# ??? (",)



## paphioboy (Dec 22, 2006)

I'd like to know... for certain types of 'foliage orchids' that are mainly grown for their leaves, (like the jewel orchids, ludisia, macodes etc...), can a plant that is not flowering be entered for a competition?  thanks..!:wink:


----------



## NYEric (Dec 22, 2006)

Good question, but what are the judges going to judge, good culture? Not w/out flowers.


----------



## Leo Schordje (Dec 22, 2006)

Hoosier Orchids one year did a complete 25 sq ft exhibit at a Illinois Orchid Soc show where not one of the orchids was in bloom. All had beautiful foliage, and textures. The exhibit I believe won a show trophy and several ribbons. So yes, orchids may be displayed for their foliage, without flowers. Most show schedules have a category that this can be squeezed into. Obviously no AOS flower quality awards can be granted to plant not in bloom, but JC and CHM can be written on foliage merits. So thre are AOS awards available for foliage. 
Hoosier's display included several jewel orchids, Paphs malipoense, armeniacum & other parvi's (none in bloom) Sobralia, Lycaste, Stenorrychos, Maxilaria and many other intersting foliage genera. It was very interesting.


----------



## SlipperFan (Dec 22, 2006)

Leo Schordje said:


> Hoosier Orchids one year did a complete 25 sq ft exhibit at a Illinois Orchid Soc show where not one of the orchids was in bloom. All had beautiful foliage, and textures. The exhibit I believe won a show trophy and several ribbons. So yes, orchids may be displayed for their foliage, without flowers. Most show schedules have a category that this can be squeezed into. Obviously no AOS flower quality awards can be granted to plant not in bloom, but JC and CHM can be written on foliage merits. So thre are AOS awards available for foliage.
> Hoosier's display included several jewel orchids, Paphs malipoense, armeniacum & other parvi's (none in bloom) Sobralia, Lycaste, Stenorrychos, Maxilaria and many other intersting foliage genera. It was very interesting.

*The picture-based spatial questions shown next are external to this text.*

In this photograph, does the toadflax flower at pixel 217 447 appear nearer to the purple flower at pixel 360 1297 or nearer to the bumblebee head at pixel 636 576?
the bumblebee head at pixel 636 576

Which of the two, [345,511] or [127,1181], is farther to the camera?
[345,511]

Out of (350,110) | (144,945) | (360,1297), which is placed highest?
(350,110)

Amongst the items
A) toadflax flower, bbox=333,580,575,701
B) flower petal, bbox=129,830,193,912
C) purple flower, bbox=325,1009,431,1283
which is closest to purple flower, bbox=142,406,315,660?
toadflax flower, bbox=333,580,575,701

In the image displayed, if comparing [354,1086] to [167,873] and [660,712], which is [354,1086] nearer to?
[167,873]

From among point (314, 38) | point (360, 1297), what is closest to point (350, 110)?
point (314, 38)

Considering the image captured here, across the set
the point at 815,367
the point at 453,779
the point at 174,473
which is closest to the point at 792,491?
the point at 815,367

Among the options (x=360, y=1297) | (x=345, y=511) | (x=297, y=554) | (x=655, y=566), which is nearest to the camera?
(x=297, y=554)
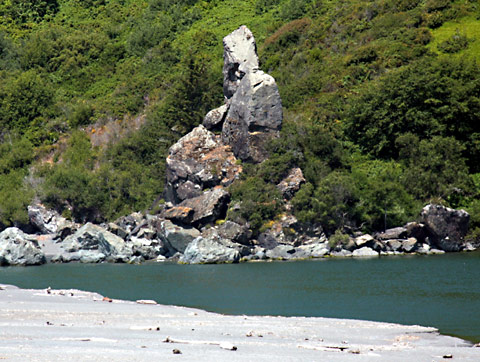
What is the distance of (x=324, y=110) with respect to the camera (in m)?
83.1

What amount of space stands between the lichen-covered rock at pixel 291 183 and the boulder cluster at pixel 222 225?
0.10 m

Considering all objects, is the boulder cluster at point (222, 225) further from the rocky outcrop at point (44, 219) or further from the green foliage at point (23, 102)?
the green foliage at point (23, 102)

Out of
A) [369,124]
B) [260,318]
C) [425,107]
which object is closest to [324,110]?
[369,124]

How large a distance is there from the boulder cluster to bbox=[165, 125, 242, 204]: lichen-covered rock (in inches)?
4.3

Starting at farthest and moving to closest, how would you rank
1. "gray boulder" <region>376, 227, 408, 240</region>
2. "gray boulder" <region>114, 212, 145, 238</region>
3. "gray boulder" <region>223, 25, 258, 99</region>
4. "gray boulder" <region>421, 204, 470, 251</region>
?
"gray boulder" <region>223, 25, 258, 99</region>
"gray boulder" <region>114, 212, 145, 238</region>
"gray boulder" <region>376, 227, 408, 240</region>
"gray boulder" <region>421, 204, 470, 251</region>

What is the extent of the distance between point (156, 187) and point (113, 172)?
814 centimetres

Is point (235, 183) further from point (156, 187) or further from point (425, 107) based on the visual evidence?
point (425, 107)

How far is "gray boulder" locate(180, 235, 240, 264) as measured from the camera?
198ft

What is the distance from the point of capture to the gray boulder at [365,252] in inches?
2384

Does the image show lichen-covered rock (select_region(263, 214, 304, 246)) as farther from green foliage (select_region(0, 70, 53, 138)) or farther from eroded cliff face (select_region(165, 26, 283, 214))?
green foliage (select_region(0, 70, 53, 138))

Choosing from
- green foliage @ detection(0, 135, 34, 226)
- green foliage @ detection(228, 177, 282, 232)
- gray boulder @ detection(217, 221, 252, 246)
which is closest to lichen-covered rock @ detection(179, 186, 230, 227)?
green foliage @ detection(228, 177, 282, 232)

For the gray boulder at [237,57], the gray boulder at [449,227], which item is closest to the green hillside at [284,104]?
the gray boulder at [449,227]

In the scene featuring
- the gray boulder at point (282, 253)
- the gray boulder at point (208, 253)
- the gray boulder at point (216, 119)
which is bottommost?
the gray boulder at point (282, 253)

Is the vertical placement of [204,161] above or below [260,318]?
below
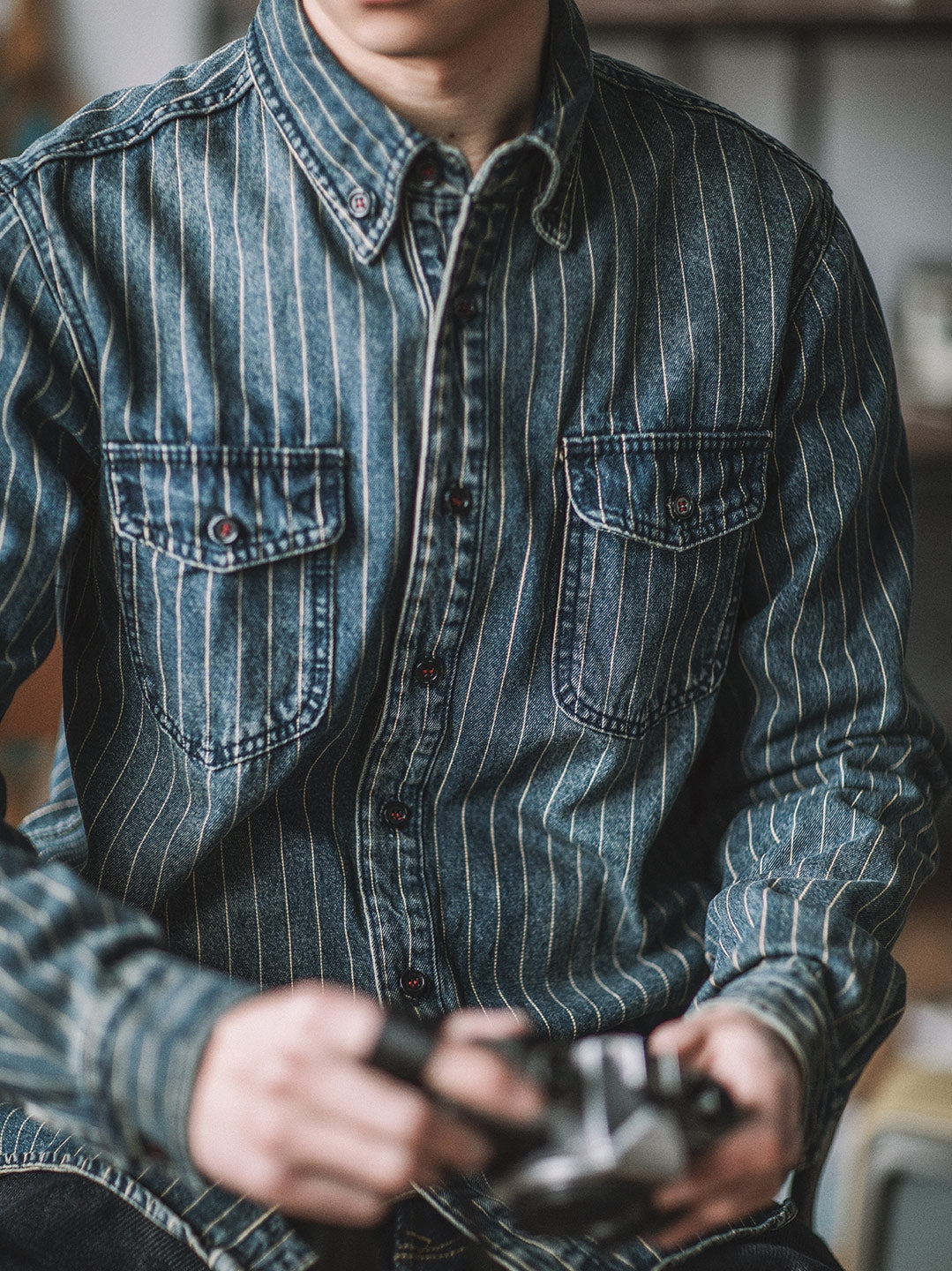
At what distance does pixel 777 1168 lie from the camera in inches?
25.9

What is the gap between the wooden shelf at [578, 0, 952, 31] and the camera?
2.48 m

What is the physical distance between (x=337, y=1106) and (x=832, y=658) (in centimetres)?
50

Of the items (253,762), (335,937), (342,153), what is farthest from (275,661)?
(342,153)

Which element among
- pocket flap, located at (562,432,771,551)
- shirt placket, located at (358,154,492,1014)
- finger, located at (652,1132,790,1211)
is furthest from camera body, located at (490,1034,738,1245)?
pocket flap, located at (562,432,771,551)

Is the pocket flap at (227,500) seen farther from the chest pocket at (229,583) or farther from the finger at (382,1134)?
the finger at (382,1134)

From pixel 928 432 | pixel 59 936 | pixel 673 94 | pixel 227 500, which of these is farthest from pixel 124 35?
pixel 59 936

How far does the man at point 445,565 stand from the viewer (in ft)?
2.47

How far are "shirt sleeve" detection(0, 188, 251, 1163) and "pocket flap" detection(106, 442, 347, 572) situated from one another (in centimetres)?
3

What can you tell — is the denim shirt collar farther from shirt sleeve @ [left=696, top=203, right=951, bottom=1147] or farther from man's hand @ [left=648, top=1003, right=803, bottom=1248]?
man's hand @ [left=648, top=1003, right=803, bottom=1248]

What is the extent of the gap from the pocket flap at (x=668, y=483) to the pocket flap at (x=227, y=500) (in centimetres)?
16

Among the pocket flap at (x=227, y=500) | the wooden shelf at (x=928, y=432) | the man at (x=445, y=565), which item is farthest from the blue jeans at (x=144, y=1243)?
the wooden shelf at (x=928, y=432)

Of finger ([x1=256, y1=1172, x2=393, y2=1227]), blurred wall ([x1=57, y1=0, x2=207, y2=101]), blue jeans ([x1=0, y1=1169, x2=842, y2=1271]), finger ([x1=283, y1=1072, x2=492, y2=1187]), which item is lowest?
blue jeans ([x1=0, y1=1169, x2=842, y2=1271])

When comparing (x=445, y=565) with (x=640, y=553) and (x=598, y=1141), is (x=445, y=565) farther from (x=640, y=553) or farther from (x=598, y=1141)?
(x=598, y=1141)

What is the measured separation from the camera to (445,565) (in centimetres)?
80
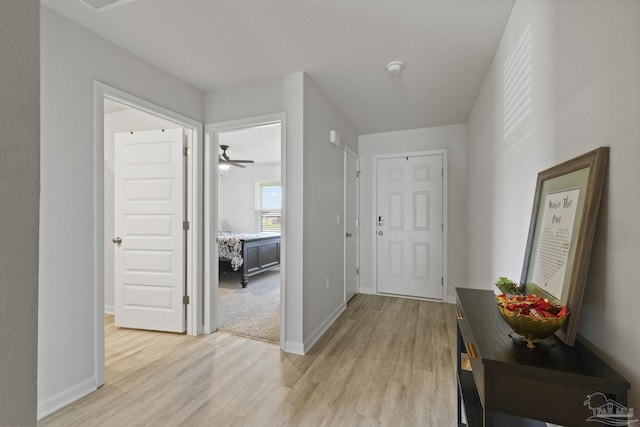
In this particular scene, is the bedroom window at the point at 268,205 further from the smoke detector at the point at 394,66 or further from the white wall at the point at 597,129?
the white wall at the point at 597,129

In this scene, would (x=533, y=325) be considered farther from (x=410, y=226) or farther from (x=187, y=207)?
(x=410, y=226)

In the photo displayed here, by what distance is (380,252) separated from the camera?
429 cm

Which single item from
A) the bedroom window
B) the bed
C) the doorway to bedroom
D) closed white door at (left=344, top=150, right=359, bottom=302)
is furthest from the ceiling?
the bedroom window

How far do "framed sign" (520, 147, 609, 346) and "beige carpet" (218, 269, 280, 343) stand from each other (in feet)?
7.31

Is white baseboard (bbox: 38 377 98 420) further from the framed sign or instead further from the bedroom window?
the bedroom window

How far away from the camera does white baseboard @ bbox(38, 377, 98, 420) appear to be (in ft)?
5.44

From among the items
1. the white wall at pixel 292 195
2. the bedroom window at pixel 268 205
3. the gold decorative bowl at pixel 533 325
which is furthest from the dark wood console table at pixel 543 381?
the bedroom window at pixel 268 205

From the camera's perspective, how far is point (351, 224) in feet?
13.1

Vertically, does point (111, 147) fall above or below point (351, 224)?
above

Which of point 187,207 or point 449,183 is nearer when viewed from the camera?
point 187,207

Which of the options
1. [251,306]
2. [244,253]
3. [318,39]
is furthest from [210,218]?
[244,253]

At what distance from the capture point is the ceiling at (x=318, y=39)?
1.70m

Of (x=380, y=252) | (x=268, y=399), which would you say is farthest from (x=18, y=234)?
(x=380, y=252)

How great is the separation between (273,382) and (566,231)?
1.95 meters
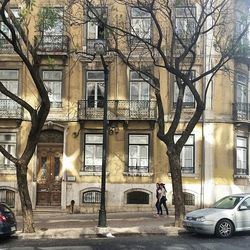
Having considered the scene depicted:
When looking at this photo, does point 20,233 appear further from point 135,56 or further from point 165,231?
point 135,56

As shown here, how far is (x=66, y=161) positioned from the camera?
26.8 metres

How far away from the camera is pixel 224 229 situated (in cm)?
1689

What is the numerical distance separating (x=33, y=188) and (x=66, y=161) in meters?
2.22

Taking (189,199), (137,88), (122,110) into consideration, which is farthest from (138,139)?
(189,199)

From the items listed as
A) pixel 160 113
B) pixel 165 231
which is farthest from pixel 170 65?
pixel 165 231

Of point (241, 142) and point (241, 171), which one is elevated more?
point (241, 142)

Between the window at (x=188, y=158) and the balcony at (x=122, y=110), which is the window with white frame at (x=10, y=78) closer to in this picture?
the balcony at (x=122, y=110)

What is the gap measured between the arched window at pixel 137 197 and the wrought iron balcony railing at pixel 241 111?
6.28 metres

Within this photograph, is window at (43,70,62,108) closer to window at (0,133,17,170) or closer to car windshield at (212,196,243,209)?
window at (0,133,17,170)

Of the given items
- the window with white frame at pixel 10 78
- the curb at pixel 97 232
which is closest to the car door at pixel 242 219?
the curb at pixel 97 232

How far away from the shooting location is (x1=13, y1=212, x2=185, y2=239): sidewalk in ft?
58.4

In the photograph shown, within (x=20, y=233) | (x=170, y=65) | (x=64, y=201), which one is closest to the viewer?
(x=20, y=233)

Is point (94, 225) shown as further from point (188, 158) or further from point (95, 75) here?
point (95, 75)

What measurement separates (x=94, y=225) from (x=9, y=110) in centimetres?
909
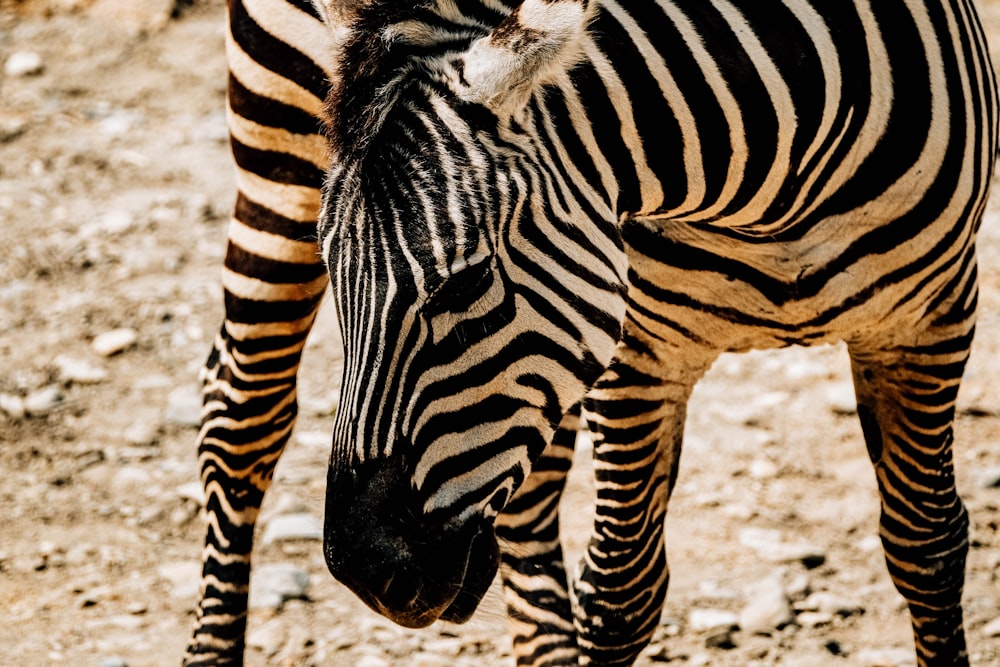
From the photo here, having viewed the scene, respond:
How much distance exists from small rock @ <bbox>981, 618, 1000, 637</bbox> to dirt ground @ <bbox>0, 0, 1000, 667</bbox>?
0.01 metres

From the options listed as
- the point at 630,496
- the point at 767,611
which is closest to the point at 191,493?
the point at 630,496

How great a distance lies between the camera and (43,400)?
4.70m

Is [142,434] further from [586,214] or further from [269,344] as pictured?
[586,214]

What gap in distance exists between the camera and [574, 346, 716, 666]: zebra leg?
9.64 feet

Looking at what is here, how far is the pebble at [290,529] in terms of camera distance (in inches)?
161

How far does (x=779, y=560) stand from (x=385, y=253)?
252cm

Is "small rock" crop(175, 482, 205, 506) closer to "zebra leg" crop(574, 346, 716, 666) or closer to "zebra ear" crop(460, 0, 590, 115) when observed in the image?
"zebra leg" crop(574, 346, 716, 666)

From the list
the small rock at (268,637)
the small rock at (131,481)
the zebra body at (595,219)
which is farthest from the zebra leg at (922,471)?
the small rock at (131,481)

I remember seeing that display. It was spectacular.


----------



## paphioboy (Dec 23, 2006)

oh, i see...thanks!! =)


----------



## SlipperFan (Dec 23, 2006)

I think he may have won ribbons for the display, but I can't remember if there were any on the plants themselves. Do you recall, Leo?


----------



## tim (Jan 4, 2007)

*AOS and unflowered plants*

As per AOS rules, plants awarded a CBR or CHM (the awards typically given for foliage plants) must have flowers. Unflowered plants may only receive a JC (see Stenosarcos Vanguard 'Fireball' JC/AOS). The reasoning behind this is that CHM and CBR descriptions are the AOS equivalent of a "type" description and set the precendent for the species for years to come; this precendent must include flowers, so that the species could in the future have a rubric with which to compare for flower awards. Occasionally, plants exhibited for foliage win JCs, which are then changed to CHMs upon re-exhibition with flowers. Another major difference is in how JCs and CHMs are voted upon - a JC takes 75% of judges giving a "yes" vote for the plant to get the award, which has no point value, while a CHM is a typical point-scored award, with higher points being awarded to species of high "horticultural merit" (the "HM" part of the CHM) like Phrag. kovachii, awarded a 94 (? I think) point CHM on its first exhibition.

This is all much more complex for hybrids, for which CHMs and CBRs may not be awarded.

Hope this helps....for more info refer to the AOS handbook on judging and exhibition, probably available from your local society's library.

-Tim


----------